Hardwick says the introduction of the algorithm has impacted celebrities and influencers negatively and has resulted in many outsourcing strategists to “beat the system”.
They are also creating their own apps so they have full control over their reach.
“Celebrities and influencers have to hustle more to appear in people’s feeds and, as a result,
the audience is now getting more substance,” Hardwick says.
“It is really important now … to create content that is engaging. And by engaging I mean getting people to interact back with you or make a comment or tag their friends because it means something to them.”
One local celebrity frustrated by Instagram and its algorithm is model Jesinta Franklin.
While she is grateful for what the platform has done for her brand to date, she says she has noticed changes which make connecting with her followers more difficult.
“I noticed it was harder to connect and I also found the app was automatically unfollowing people I had been following,” says Franklin, who is the cover star of the July edition of Women’s Health, on sale tomorrow.
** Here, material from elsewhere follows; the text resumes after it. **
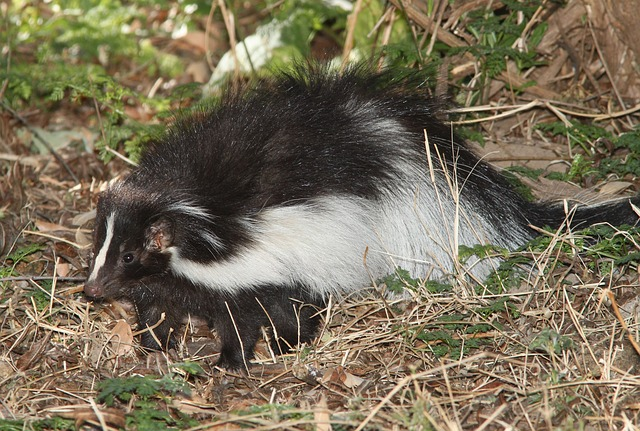 When Skunks Get Under Your Deck…Don't Delay Getting Rid of Them!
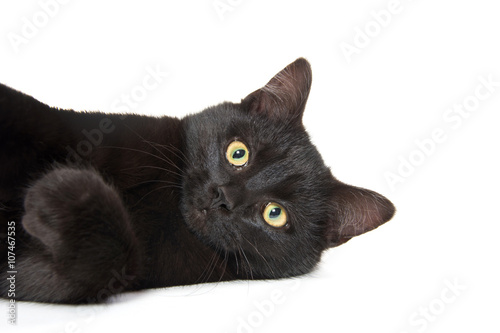 Fotomural Cute black cat on white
“Also, I was never seeing the content I wanted to see because the algorithm didn’t think it was necessary for me to see it due to their equations. It made it harder and harder to connect and everyone else in the industry is having that same problem.”
Franklin is following in the footsteps of the Kardashian sisters and Chris Hemsworth and will today launch her own app — Jesinta Franklin The Official App. It will showcase all aspects of beauty, fashion, fitness and health and take followers behind the scenes of the Olay ambassador’s glamorous life.
“There will be hair tutorials, beauty tutorials, get the looks, recipes, red carpet looks, inspiring, thought-provoking quotes. It also adds more value to my clients,” she says.
“With Olay, I can give people an insight into my skincare regimen, with direct links to shop the products I feature.”